Just before brutally killing an undercover federal agent who had joined his gang in hopes of dismantling it, Fletcher makes a powerful speech that exemplifies how intelligence and education, when used as weapons, can lead to far more violence than guns and knives. “What’s surprising is that a man like me could have remained all those years watching life as a spectator before he discovered the force that was in him, but do you have any idea of what can be accomplished if you’re a man of intelligence, where men who are morons have succeeded usurping the power and the land?”
He then goes on to paraphrase the ‘philosophy of violence’ which reveals his ultimate goal: “One violent soul is just an outlaw, a hundred a gang, but they’re an army at 100,000. That is the point.

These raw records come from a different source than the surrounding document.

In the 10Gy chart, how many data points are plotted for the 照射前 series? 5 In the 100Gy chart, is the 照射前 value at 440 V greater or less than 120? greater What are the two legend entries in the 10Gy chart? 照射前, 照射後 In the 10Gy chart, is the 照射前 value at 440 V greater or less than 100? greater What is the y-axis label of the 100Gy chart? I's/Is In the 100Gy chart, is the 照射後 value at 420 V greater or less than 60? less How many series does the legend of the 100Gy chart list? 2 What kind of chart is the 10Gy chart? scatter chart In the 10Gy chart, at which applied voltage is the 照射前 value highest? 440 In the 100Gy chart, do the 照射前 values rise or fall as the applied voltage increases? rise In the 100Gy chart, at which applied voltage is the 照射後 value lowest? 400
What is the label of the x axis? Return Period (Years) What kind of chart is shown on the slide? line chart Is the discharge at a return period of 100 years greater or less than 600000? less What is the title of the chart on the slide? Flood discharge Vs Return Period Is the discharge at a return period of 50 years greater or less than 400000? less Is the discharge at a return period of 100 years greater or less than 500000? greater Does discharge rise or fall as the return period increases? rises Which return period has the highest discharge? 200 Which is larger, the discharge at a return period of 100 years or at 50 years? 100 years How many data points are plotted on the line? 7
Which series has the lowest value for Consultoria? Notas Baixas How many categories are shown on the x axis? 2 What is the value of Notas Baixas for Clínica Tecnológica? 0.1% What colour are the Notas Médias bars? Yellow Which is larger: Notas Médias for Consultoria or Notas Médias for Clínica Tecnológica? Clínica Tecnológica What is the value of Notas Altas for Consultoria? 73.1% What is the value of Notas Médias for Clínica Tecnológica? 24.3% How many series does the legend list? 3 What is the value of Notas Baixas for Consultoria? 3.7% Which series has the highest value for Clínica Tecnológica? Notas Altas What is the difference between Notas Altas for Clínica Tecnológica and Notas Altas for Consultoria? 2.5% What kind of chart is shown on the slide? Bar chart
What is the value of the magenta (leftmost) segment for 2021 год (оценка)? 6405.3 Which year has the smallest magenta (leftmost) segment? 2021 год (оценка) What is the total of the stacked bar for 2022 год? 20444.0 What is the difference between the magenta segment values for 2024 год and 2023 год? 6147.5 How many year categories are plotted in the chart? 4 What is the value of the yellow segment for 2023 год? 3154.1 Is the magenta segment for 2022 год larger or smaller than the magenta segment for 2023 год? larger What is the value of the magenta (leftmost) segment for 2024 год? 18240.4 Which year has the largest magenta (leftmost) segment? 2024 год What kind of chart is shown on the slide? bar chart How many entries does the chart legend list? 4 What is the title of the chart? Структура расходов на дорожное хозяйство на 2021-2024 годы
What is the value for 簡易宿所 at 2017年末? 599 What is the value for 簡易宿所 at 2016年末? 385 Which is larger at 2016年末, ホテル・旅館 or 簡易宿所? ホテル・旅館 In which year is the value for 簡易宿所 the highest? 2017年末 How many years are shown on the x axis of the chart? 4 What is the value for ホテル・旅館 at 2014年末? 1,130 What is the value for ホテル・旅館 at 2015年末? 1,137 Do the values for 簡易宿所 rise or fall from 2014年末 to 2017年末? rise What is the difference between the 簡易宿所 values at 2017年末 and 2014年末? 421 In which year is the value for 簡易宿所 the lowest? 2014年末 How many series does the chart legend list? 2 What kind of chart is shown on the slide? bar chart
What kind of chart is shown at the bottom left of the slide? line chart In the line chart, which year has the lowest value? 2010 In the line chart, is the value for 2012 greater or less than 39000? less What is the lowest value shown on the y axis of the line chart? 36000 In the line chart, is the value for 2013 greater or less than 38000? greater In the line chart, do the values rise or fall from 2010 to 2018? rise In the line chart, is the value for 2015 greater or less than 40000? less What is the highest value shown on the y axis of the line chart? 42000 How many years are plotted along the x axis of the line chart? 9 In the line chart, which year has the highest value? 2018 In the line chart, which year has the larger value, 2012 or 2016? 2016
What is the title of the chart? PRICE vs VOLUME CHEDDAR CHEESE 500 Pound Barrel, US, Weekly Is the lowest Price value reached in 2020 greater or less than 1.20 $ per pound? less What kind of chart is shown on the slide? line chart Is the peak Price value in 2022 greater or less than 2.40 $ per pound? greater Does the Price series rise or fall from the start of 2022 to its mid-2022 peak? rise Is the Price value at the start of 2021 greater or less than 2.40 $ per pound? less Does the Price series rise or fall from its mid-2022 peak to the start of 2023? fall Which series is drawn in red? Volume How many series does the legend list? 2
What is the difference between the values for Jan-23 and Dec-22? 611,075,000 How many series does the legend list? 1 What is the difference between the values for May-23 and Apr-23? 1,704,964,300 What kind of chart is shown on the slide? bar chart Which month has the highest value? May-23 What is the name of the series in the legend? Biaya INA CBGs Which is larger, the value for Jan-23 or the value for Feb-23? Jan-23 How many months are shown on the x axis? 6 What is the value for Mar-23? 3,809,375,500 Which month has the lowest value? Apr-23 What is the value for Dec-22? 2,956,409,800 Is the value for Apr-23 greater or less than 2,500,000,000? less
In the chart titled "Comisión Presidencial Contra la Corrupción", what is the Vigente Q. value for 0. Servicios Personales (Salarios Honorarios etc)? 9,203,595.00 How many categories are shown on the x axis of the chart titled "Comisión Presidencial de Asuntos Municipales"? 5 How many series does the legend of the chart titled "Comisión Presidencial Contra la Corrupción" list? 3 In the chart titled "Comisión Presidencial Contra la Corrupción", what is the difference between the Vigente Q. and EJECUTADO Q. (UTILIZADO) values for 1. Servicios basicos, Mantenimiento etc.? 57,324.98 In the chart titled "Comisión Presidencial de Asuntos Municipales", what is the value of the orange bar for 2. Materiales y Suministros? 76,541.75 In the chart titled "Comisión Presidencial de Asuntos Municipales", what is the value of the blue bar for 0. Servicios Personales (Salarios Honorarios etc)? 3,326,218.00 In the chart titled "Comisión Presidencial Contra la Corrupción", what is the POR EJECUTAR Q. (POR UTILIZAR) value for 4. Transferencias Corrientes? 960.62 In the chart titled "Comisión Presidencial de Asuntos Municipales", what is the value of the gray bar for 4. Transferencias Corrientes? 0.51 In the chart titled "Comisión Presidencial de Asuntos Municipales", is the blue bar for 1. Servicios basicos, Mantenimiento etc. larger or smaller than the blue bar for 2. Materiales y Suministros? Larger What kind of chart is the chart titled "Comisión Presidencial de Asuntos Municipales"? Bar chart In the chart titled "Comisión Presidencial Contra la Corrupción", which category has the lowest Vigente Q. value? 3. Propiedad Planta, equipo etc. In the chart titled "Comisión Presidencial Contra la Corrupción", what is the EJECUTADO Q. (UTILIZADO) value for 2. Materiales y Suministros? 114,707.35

Behind the confines that limit the outlaws and individual criminals, violence by masses of men is called history.”
In addition to the instinct-driven Beauegarder and the intellectual-driven Fletcher, there is also the law-driven Charley Siringo (William Berger), who wants to lock both criminals up and goes to great lengths to do so. Eventually all three men meet in the middle of the desert where their personal life philosophies are stripped bare and pinned against the others’ outside the confines of society and its rules. As Fletcher said at the beginning of the film to his students in Boston, “All men must die in time, other men will make history live, and each man can choose his own part in history,” these three men each make choices between just and unjust, truth and untruth. The answers they find within themselves, however, differ greatly from each other, and Face to Face’s unforgettable conclusion highlights these differences.
While Donati’s powerful dialogue and complex character development and Solima’s excellent directing and persuasive anti-fascist sensibilities are essential to the greatness of Face to Face, credit must also be given to its three lead actors as well. Volonté, who most will know as the demented villain opposite Clint Eastwood in Leone’s first two ‘Dollar’ films, plays Fletcher with a range that is rarely if ever seen in spaghetti westerns. The always brilliant Milian puts on one of his more subtle and controlled performances as the laid back but incredibly confident Beauegarder, and in doing so he creates a hard-to-read, fascinating character. Berger’s performance as the lawman trying to capture the outlaws is standard Berger, but I don’t think there’s any fan of this genre who doesn’t take great joy in standard Berger.
With all that said, a truly great spaghetti western can only be truly great if it has a truly great score, and with Ennio Morricone on board, Face to Face has exactly that. Morricone’s theme song is one of my favorites. It’s a multilayered, incredibly intense visual track that perfectly captures not only the duality of the characters in Face to Face and the philosophies they embody, but also of the American frontier as portrayed by the spaghetti western genre.